■ Passage to read:

::::::

In response to the devastating loss, Erlangga Surya Pamungkas penned a letter to the Head of the Tasikmalaya City Health Service, detailing the chronology of events and the clinical treatment received by his wife and child.
Nadia shared Erlangga’s letter via her Instagram account, further amplifying the family’s plea for justice and shedding light on the alleged negligence at the birthing clinic.
The baby’s father wrote to the Head of Tasikmalaya City Health Service, outlining the sequence of events and the medical care his wife and child received
Erlangga recounted the troubling experience at Alifa Clinic, stating that his wife, Nisa, visited the clinic on Monday (13 Nov) at around 4:00 p.m., accompanied by her older sibling.
However, Nisa’s stay was abruptly cut short as she was asked to leave, citing limited operating hours.
Despite Nisa’s evident weakness and fatigue, she was sent home, prompting Erlangga to escort her back to the clinic later.
Unfortunately, the second visit was marred by alleged neglect, with the midwife engrossed in her cellphone rather than providing necessary care and information to Nisa.
Erlangga revealed that Nisa gave birth at 10:00 p.m. under distressing circumstances.
The midwife, seemingly indifferent, continued using her cellphone during the birthing process and reportedly used Nisa as a practice subject for students at the clinic.
The baby, born weighing 1.7 kilograms, fell below the threshold for normal weight, requiring special attention and monitoring.
After the birth, Erlangga expressed concern about the lack of assistance provided to Nisa, who was left to bathe alone despite the standard practice of requiring assistance for at least six hours post-delivery.
It was Erlangga’s older sister who eventually stepped in to provide support and assist Nisa in bathing.
The family raised questions about the absence of an incubator, a crucial device for premature babies.
However, their concerns were brushed aside by the clinic, claiming to await information from the hospital.
The confusion deepened when, at 8:30 a.m. the next day, the midwife informed Erlangga that his prematurely born child and wife were cleared to go home.
Without a return letter, health certificate, or clear instructions, Erlangga and his family took Nisa and the baby home.

::::::

■ Supplied material:

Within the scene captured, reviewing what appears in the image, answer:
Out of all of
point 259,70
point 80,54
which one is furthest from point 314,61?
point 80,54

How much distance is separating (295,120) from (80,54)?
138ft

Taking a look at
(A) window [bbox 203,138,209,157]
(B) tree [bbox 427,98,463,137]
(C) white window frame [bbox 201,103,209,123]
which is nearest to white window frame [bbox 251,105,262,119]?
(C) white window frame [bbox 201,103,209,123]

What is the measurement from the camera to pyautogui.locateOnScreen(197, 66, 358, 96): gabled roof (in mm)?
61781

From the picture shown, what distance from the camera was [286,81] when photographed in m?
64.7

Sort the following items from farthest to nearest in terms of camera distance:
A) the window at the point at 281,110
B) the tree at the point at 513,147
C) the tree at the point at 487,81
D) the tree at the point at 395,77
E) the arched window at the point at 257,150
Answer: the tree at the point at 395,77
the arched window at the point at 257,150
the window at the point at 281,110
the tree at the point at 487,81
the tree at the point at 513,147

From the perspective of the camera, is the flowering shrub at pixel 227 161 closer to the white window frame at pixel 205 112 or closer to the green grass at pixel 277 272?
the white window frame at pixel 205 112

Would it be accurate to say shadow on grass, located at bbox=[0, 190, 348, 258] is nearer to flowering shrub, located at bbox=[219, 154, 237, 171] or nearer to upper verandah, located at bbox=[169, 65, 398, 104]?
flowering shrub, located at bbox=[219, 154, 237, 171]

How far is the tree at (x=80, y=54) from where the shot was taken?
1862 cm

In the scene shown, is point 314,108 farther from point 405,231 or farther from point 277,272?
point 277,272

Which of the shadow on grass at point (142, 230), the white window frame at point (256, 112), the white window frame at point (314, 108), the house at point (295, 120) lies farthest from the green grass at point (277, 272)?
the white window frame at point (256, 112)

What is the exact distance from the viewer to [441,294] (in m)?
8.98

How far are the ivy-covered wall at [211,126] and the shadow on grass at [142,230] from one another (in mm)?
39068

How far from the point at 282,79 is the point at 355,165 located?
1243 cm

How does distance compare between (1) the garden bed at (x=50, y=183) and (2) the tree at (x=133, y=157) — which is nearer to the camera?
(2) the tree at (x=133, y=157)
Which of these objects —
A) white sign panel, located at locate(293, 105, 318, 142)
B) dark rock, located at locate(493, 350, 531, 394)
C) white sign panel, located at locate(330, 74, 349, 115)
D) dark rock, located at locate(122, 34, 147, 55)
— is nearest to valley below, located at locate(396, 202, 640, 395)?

::::::

■ Instructions:
A - List every clock time given in the passage about the Tasikmalaya birthing clinic.
B - Quote the passage about the Tasikmalaya birthing clinic, starting at "Erlangga revealed that" and ending at "Nisa in bathing.".

■ Results by task:
A - 4:00 p.m., 10:00 p.m., 8:30 a.m.

B -
Erlangga revealed that Nisa gave birth at 10:00 p.m. under distressing circumstances.
The midwife, seemingly indifferent, continued using her cellphone during the birthing process and reportedly used Nisa as a practice subject for students at the clinic.
The baby, born weighing 1.7 kilograms, fell below the threshold for normal weight, requiring special attention and monitoring.
After the birth, Erlangga expressed concern about the lack of assistance provided to Nisa, who was left to bathe alone despite the standard practice of requiring assistance for at least six hours post-delivery.
It was Erlangga’s older sister who eventually stepped in to provide support and assist Nisa in bathing.